Since $F_c$ is non-zero at the equator (ie it is .034m), apparent weight < actual weight.

You just have to work out the centripetal force from the centripetal acceleration.

AM

5. Apr 9, 2005

### HallsofIvy

Staff Emeritus
Welcome to "Physics Forum". Please read the "stickies" about homework help. We expect you to show what you have done and what you know about a problem so that we can give hints to help you without doing the problem for you.

In this problem, note that the "centripetal acceleration" requires force just to keep the person moving with the earth. It subtracts from the gravitational force, not adding to it!

6. Apr 9, 2005

### Werg22

But in that case the question is fallascious... And the force is provided by the earth magma and not gravity.

Last edited: Apr 9, 2005
7. Apr 9, 2005

### Andrew Mason

There are two forces acting on a mass on the surface of the earth (ignoring gravity of sun, moon, etc): earth gravity and the earth's normal force. These forces must sum to the net force, which is the mass multiplied by its actual acceleration.

$$\vec N + \vec F_g = m\vec a$$

What is the net acceleration of the mass? What is the Force of Gravity $F_g$? If you think about that you will be able to tell where the centripetal force comes from.

AM

8. Apr 9, 2005

### Werg22

Yes so Fn+Fg=centripetal force (Fg beeing opposite to Fn and thus being negative).
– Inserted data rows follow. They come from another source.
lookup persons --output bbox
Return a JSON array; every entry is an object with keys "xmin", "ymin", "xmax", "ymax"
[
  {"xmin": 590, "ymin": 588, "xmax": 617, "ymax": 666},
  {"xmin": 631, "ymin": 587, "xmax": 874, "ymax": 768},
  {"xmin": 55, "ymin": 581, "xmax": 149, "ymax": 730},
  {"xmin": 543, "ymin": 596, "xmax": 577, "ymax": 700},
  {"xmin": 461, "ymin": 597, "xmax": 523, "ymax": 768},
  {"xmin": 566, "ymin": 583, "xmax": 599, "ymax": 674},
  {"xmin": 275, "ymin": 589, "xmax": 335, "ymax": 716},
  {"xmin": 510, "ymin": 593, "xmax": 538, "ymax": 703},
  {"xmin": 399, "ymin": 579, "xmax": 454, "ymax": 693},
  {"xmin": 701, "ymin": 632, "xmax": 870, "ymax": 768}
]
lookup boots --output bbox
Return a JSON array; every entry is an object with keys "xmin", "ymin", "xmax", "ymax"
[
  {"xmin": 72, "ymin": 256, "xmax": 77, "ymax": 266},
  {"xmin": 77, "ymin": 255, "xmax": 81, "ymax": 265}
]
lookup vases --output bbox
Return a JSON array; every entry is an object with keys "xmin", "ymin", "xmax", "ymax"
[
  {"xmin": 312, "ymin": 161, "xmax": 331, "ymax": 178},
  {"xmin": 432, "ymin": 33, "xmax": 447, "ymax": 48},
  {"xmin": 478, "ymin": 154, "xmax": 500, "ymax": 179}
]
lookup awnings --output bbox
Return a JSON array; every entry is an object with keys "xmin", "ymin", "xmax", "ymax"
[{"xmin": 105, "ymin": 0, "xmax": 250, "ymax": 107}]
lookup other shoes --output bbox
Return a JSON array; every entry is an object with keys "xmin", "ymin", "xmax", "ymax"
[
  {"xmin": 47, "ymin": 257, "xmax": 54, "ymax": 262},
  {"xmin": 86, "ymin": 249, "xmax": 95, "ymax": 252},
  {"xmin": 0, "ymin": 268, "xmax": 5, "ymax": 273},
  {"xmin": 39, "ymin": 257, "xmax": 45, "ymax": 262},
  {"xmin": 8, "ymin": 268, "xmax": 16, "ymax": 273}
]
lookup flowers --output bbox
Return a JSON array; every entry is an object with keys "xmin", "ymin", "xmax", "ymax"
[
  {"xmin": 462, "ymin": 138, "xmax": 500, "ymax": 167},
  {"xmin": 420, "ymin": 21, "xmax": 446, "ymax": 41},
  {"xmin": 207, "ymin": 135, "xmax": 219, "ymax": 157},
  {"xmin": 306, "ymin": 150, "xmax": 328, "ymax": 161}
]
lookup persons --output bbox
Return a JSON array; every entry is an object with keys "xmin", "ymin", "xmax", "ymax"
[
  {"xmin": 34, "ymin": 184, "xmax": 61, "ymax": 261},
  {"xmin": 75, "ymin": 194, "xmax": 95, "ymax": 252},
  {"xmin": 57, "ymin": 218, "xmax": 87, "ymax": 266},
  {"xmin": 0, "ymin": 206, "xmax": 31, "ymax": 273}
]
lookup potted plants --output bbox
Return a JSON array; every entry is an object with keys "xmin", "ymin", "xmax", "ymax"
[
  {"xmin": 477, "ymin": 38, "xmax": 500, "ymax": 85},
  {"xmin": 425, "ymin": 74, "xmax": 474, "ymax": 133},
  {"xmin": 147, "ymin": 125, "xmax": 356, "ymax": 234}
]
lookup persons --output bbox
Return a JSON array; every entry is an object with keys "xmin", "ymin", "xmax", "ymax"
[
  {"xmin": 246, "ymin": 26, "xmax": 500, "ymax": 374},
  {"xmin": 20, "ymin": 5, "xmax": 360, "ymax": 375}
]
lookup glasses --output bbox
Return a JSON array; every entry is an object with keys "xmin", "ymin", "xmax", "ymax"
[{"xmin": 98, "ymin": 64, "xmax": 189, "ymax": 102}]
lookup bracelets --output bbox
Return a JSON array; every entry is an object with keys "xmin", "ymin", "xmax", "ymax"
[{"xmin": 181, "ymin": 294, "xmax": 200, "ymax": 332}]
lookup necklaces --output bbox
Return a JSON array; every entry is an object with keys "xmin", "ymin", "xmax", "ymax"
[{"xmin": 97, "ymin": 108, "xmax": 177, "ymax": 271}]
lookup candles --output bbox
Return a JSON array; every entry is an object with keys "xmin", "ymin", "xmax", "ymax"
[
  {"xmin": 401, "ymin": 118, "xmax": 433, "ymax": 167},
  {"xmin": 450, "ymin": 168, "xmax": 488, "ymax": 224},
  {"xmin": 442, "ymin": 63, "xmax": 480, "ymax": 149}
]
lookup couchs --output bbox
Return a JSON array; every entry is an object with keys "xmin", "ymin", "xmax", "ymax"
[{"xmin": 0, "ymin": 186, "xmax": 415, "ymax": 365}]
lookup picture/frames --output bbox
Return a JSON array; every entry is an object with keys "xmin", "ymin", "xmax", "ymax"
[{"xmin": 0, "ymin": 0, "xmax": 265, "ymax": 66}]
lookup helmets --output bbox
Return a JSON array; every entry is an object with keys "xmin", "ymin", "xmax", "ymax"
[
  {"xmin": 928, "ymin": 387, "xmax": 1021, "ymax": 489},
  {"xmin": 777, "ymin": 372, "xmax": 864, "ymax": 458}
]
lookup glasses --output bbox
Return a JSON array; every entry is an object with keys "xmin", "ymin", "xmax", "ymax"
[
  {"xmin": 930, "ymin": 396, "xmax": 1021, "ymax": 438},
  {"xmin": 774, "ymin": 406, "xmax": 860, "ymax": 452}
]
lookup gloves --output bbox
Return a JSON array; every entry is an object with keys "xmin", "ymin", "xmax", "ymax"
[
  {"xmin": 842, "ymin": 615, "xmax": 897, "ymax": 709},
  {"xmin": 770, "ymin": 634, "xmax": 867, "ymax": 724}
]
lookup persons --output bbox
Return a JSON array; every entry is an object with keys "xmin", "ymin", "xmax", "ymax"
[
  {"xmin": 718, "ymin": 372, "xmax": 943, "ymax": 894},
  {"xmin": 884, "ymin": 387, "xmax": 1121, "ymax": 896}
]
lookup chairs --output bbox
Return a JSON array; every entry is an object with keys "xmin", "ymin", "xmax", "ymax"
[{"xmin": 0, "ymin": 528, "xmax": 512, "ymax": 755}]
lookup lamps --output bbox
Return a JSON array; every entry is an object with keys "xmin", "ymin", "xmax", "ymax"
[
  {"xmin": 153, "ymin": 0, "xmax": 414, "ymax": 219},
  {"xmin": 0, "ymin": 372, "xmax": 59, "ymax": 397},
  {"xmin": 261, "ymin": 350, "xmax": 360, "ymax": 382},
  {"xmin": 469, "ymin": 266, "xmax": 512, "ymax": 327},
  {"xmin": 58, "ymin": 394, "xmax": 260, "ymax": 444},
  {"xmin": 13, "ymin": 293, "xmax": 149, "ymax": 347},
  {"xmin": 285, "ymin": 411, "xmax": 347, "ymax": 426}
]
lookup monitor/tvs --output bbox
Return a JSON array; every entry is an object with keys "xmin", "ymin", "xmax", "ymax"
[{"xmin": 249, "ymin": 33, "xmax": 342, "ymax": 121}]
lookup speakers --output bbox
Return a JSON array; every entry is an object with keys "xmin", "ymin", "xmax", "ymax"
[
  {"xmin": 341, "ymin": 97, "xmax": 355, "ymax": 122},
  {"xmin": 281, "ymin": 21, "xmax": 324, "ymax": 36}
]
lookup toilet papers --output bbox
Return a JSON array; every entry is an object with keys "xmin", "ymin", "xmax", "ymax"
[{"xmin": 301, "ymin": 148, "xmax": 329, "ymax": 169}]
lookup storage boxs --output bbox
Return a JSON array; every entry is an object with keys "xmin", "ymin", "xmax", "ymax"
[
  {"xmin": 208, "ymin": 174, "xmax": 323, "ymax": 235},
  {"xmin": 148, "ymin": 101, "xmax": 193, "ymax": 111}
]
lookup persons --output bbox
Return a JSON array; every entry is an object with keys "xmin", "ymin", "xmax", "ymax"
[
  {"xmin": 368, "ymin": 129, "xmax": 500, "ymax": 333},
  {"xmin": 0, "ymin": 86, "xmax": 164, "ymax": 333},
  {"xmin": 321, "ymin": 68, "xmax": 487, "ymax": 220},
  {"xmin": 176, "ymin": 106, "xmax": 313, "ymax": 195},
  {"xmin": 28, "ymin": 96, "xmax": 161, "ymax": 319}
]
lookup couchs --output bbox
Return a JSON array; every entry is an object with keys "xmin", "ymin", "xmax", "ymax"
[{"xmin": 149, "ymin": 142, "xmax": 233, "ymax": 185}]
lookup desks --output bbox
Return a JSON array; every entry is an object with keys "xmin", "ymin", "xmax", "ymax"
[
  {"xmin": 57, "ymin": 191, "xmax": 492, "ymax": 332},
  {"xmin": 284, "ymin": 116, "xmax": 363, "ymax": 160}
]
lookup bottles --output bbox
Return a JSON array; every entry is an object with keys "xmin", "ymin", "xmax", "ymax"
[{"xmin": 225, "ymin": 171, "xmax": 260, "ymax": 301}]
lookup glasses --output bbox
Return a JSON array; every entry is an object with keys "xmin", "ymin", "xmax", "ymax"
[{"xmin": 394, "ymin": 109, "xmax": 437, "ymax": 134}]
This is just a physical consequence... And so the weight is greater and the equator compared to the one on the pole since the net force on the pole would be 0.

Last edited: Apr 9, 2005
9. Apr 9, 2005

### Andrew Mason

But the measured weight is the Normal force. For any place on the earth, the normal force is mg reduced by the radial component of the centripetal force.

So the measured weight (N) is less than mg at the equator. At the poles it is equal to mg.

AM

10. Apr 9, 2005

### Werg22

Is the earth rotation is due to the fact it is not a perfect sphere and thus gravity causes it to rotate?

11. Apr 9, 2005

### quasar987

Someone correct me if I'm wrong but I'd say earth's rotation is due to the time when the entire solar system was but dust star in rotation. This is when the rotationnal motion was aquired and there has been no reason for it to stop.

On the opposite, the earth is an ellipsoid BECAUSE it rotates. Because the earth is a rotational frame, there is a ficticious force oriented in the direction pointing away from the rotational axis that adds to that of gravity. The earth has shifted its shape in order that its surface be perpendicular in every point to this "corrected" force field. The result is an ellipsoid.

Last edited: Apr 9, 2005
12. Apr 9, 2005

### Andrew Mason

No need to use fictitious forces. You could say that the earth is an oblate spheroid because the earth's spin reduces gravitational pressure at the equator but not at the poles.

This is due to the fact that at the equator, part of the gravitational force(/unit area) is used to provide centripetal acceleration so there is less gravity available to provide pressure. This causes the earth to bulge slightly, causing the earth's surface to extend further from the earth's centre, thereby reducing the gravitational force further, causing a little more bulge, etc. (don't worry, it reaches a limit).

AM

13. Apr 10, 2005

### Werg22

So in fact gravity is responsable of keeping objects in balance with the earth rotation, and thus has to give a centripetal acceleration in order to keep this balance, I'm I wrong?